## [BRANO RIPORTATO]
|---|

Molte fonti rilevano che la donna può fare lo stesso dell’uomo, cioè, trattiene il suo seme dentro di sé per in tal modo catalizzare le proprie trasformazioni yogiche.(…)

E’ un dato comune in tutte queste tradizioni che la trasmissione del fluido o il nettare del cerchio tantrico, l’essenza sottile fluida che libera la consapevolezza, sia naturalmente presente nella donna, ed è precisamente per questo motivo che il praticante tantrico maschio si lascia coinvolgere in rapporti sessuali con essa. (…)

è pertanto necessario per i maschi attingere nella donna in modo che questa inesauribile fonte di energia venga attivata in loro.(…)

Nella pratica erotico-mistica, è originariamente nella praticante femmina che la pura sostanza (Maharasa) risiede. Questa appunto viene trasmessa al praticante maschio e restituita alla femmina in uno scambio finale effettuato da bocca a bocca… questo si svolge dalla bocca-principale (quella della yogini) alla bocca dell’adepto e viceversa.

 

[il nostro autore precisa poi, che solo successivamente questa pratica è stata considerata da un punto di vista esclusivamente simbolico e interiore].

 

p.202 “Il frutto di questa unione, l’assunzione della mistura di fluidi maschili e femminili nello yogi… [determina la formazione] di un corpo di diamante [o corpo di gloria]. E’ un corpo in possesso di tutti i poteri yogici, compresa la capacità di trasmutare i metalli comuni in oro con l’impiego dei propri escrementi, saliva ecc.

|---|

## [VOCI DEL DATASET]

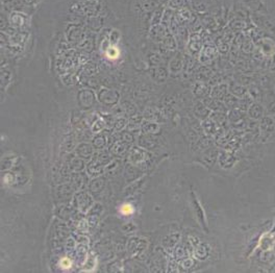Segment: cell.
Wrapping results in <instances>:
<instances>
[{
	"label": "cell",
	"mask_w": 275,
	"mask_h": 273,
	"mask_svg": "<svg viewBox=\"0 0 275 273\" xmlns=\"http://www.w3.org/2000/svg\"><path fill=\"white\" fill-rule=\"evenodd\" d=\"M121 211L124 215H129V214L132 213V207H131V205H129V204H124V205H122Z\"/></svg>",
	"instance_id": "cell-1"
}]
</instances>
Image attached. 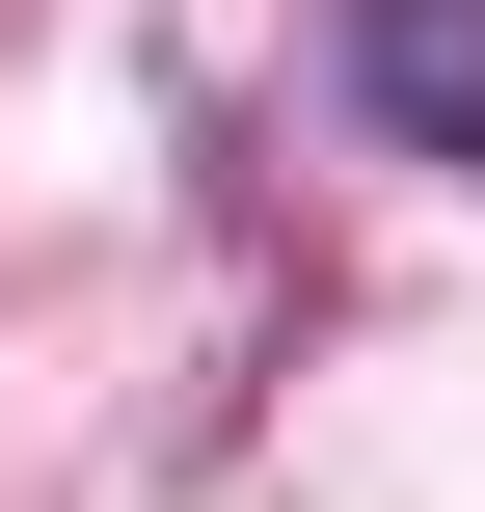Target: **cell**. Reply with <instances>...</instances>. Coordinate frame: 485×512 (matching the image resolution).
<instances>
[{
  "label": "cell",
  "mask_w": 485,
  "mask_h": 512,
  "mask_svg": "<svg viewBox=\"0 0 485 512\" xmlns=\"http://www.w3.org/2000/svg\"><path fill=\"white\" fill-rule=\"evenodd\" d=\"M351 108L432 135V162H485V0H351Z\"/></svg>",
  "instance_id": "obj_1"
}]
</instances>
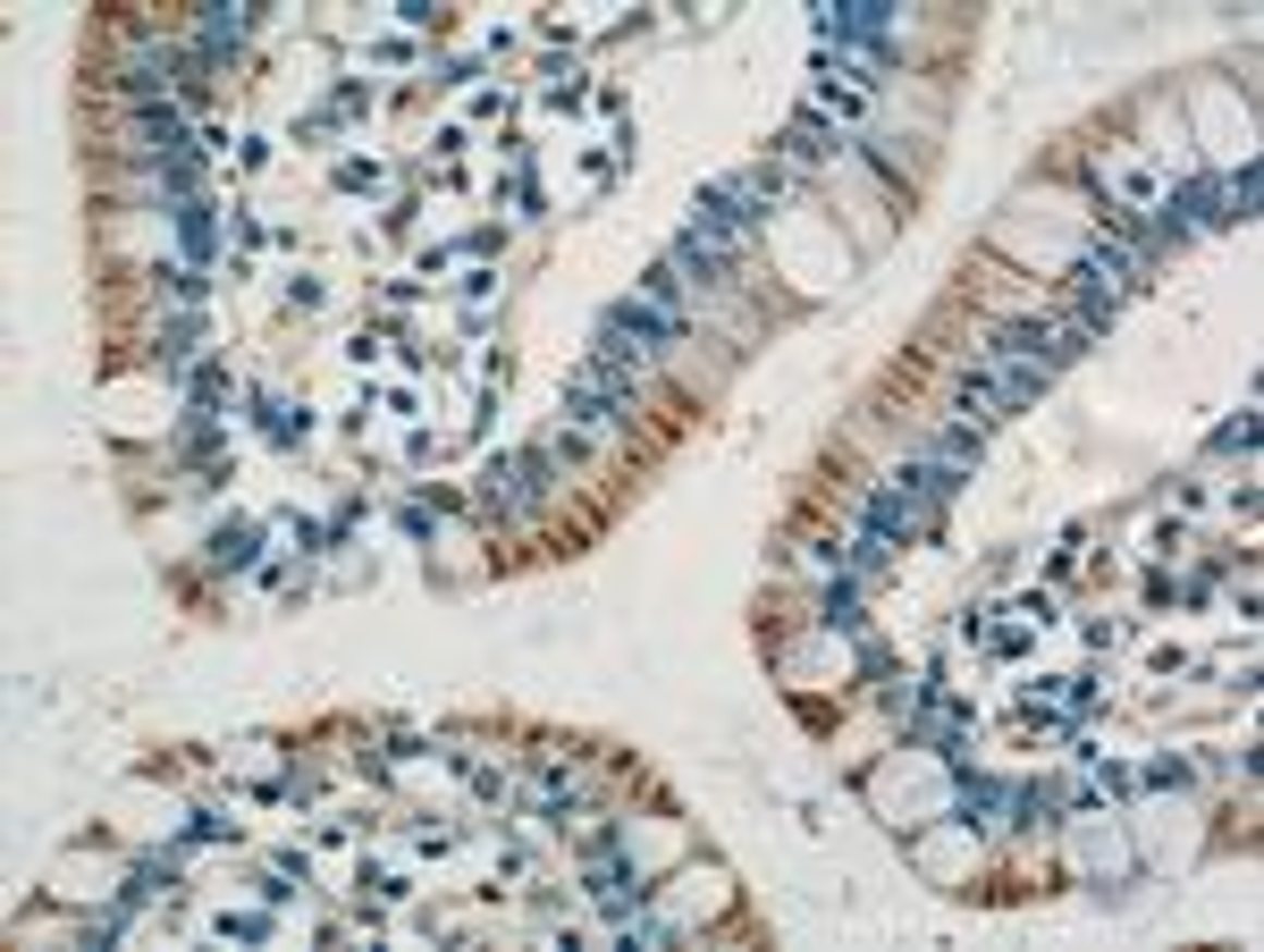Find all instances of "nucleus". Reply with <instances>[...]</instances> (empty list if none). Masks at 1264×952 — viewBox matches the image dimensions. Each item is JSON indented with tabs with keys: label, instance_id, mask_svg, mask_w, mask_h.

|---|

Stampa il passo del brano sulle pratiche tantriche compreso tra "E’ un dato comune" e "con essa. (…)", estremi inclusi.

E’ un dato comune in tutte queste tradizioni che la trasmissione del fluido o il nettare del cerchio tantrico, l’essenza sottile fluida che libera la consapevolezza, sia naturalmente presente nella donna, ed è precisamente per questo motivo che il praticante tantrico maschio si lascia coinvolgere in rapporti sessuali con essa. (…)